<<<<

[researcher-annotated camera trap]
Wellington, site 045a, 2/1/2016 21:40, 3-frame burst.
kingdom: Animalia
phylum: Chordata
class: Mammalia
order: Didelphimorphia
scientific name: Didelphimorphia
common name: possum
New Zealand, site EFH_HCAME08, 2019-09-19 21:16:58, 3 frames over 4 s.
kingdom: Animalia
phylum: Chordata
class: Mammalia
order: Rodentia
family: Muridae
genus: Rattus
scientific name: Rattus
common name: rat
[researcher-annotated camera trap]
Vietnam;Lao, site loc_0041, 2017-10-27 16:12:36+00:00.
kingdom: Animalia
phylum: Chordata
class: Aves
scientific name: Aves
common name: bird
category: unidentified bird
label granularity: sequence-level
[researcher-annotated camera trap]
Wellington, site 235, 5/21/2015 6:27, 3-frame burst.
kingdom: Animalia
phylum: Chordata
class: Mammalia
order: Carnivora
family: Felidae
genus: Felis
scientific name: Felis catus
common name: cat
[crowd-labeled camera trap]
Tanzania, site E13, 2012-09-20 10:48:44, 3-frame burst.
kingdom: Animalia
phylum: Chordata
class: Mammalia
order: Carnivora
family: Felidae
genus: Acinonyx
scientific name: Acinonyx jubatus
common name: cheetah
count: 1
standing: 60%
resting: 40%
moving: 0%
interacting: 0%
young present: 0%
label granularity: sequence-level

>>>>

What is expected. Reproduce exactly the lines from the one containing "genus: Acinonyx" through the last line of the records, both included, and nothing else.

Response.
genus: Acinonyx
scientific name: Acinonyx jubatus
common name: cheetah
count: 1
standing: 60%
resting: 40%
moving: 0%
interacting: 0%
young present: 0%
label granularity: sequence-level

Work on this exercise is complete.